*What the task requires:*
Reproduce the listing below word for word, omitting the pictures.

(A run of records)
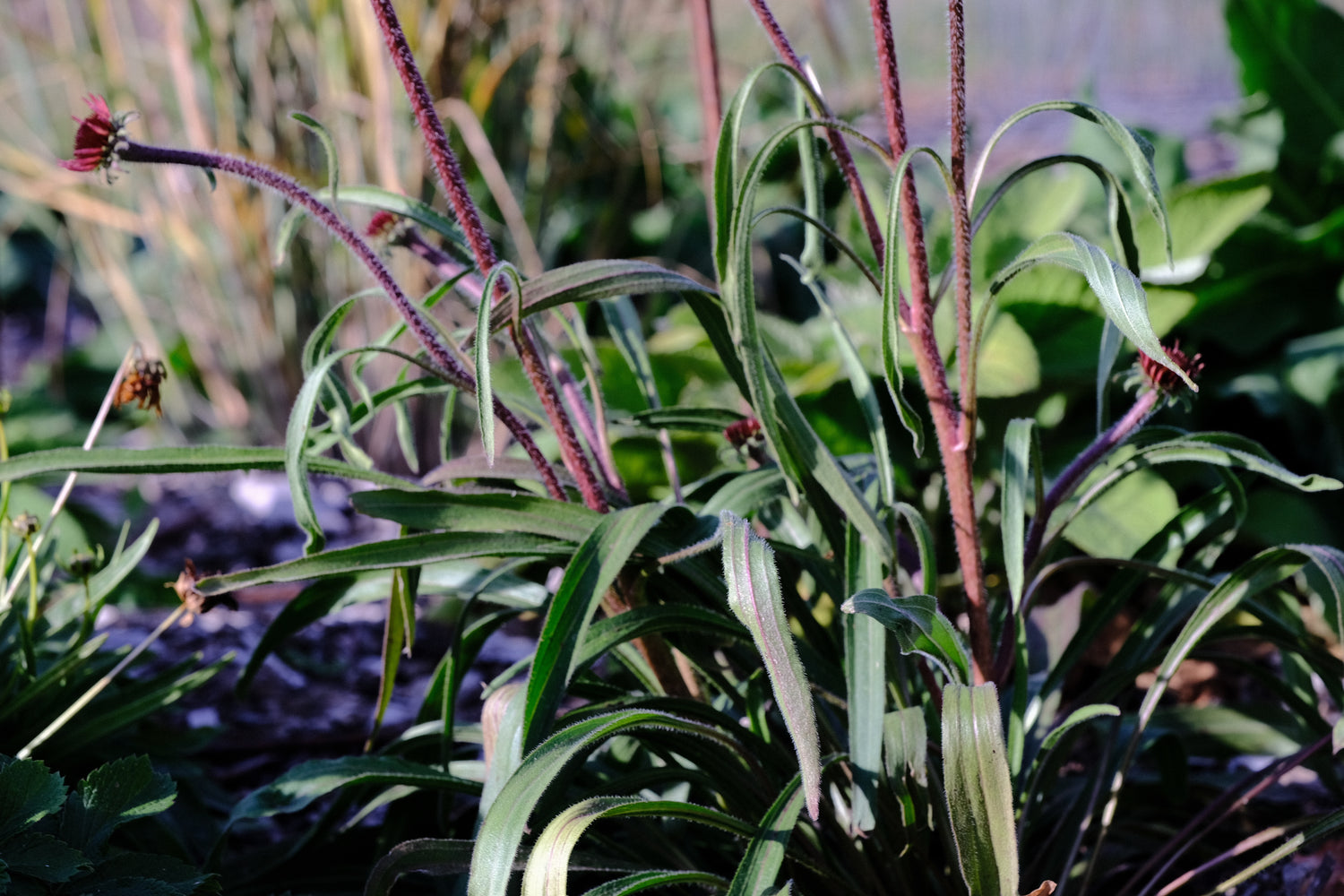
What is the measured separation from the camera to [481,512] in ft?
3.11

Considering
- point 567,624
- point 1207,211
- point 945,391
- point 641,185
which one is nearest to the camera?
point 567,624

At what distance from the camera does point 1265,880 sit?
1122mm

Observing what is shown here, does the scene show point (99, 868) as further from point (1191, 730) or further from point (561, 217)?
point (561, 217)

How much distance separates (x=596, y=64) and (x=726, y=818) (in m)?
2.72

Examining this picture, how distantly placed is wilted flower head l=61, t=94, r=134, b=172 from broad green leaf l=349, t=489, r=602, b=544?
31cm

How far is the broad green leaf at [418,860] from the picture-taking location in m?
0.87

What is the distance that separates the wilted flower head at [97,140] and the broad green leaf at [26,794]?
0.44 m

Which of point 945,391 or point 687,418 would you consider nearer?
point 945,391

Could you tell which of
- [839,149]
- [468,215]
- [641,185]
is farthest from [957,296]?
[641,185]

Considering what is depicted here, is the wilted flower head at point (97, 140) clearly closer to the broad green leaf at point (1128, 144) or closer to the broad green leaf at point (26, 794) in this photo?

*Result of this task:*
What is the measured separation from the camera to [481,512] in ft?
3.11

Considering
- point 567,624
- point 1207,211
- point 945,391
- point 641,185
which one is nearest to the camera?
point 567,624

At what distance from the camera does point 1265,880 sit?
1122mm

Observing what is shown here, does the scene show point (99, 868) as further from point (1191, 730) or further from point (561, 217)?
point (561, 217)

How much distance separates (x=596, y=64) and (x=726, y=818) (in m)?
2.72

Examining this picture, how distantly placed is wilted flower head l=61, t=94, r=134, b=172 from broad green leaf l=349, t=489, r=602, b=544?
31cm

How far is the broad green leaf at [418,860] from the picture-taking location in m?
0.87

What is the distance that separates the wilted flower head at [97,140] and the broad green leaf at [26,794]?
0.44 m

Which of point 945,391 or point 687,418 would you consider nearer?
point 945,391

Could you tell which of
- [839,149]
- [468,215]
- [641,185]
is farthest from [957,296]?
[641,185]

Considering what is depicted here, is the wilted flower head at point (97, 140) clearly closer to the broad green leaf at point (1128, 144) or closer to the broad green leaf at point (26, 794) in this photo?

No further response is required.